What we get out of this picture is very much going to depend about how much we care. Our protagonist, who is rarely off screen, is an antisocial alcoholic, hardly the most enticing character. We’re given little background to help us understand why he is how he is. We just watch him refusing to do anything about it and projecting his troubles onto others around him. While Haig does a fine job of showing inner torment, that’s not enough to automatically generate sympathy. We’re more likely to support someone who wants to change than someone who’s apparently content to pickle himself from the inside out. There’s one scene where I’m not convinced he doesn’t botch a suicide attempt, by lying down on the wrong train tracks. Highly paid Hollywood scriptwriters would give Seymour hope early on, but I like the approach Roberts took of making that wait. He may lose some viewers partway through but those who stay will appreciate the depth of despair more acutely. There’s a lot of fall here without much rise.
Roberts does use some cinematic tricks to keep us engaged, such as including many shots of characters talking to the camera. They aren’t breaking the fourth wall, but they’re including us in whatever they’re doing or saying to make sure we’re aren’t going to go anywhere. While Haig gets a lot more opportunity to act than he does to talk, there’s some great dialogue here. The last third of the story carries a lot of interest generated from an apparently throwaway comment; one clown, knowing that facepaint design is traditionally inherited, suggests to Seymour that, ‘It’s kind of a bummer not being able to decide your own face.’ My favourite line comes after a staff member tells him that he’s a professional, tellingly because he had taken a long while to show it, and he replies, ‘No, ma’am. I used to be but I think I’m finally an amateur.’ It’s an important line in a number of ways, highlighting how much he’s changed because of the people around him and, as hard as it is for him to admit it, because he does care; he’d merely forgotten.
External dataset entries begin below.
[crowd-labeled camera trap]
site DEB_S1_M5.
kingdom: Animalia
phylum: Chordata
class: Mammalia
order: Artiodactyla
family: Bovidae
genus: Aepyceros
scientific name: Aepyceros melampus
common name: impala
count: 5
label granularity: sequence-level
Little Big Top certainly has its flaws and some of its successes could be seen as flaws by less dedicated audiences. It takes a while to get moving and longer to get anywhere we recognise. It refuses to let us into Seymour’s background, just his present, and we get even less for anyone else, even when we think we might. Seymour watches a young lady called Jenna, who’s trying to master the backward somersault on the trapeze, often enough that we expect there to be meaning in it but there isn’t beyond him wanting someone to succeed hard enough that he eventually sets himself on the path to do it too. Seymour is also notably unlikeable for a large proportion of the film. It’s no spoiler to suggest that he does get past that but it takes him a long time to do it, maybe longer than less-indie minded audiences will want to wait. But those of us who do will appreciate Haig as a lead actor, playing someone who isn’t wild and wacky and isn’t another of those heavies that he retired to avoid. Clearly he appreciated the opportunity too.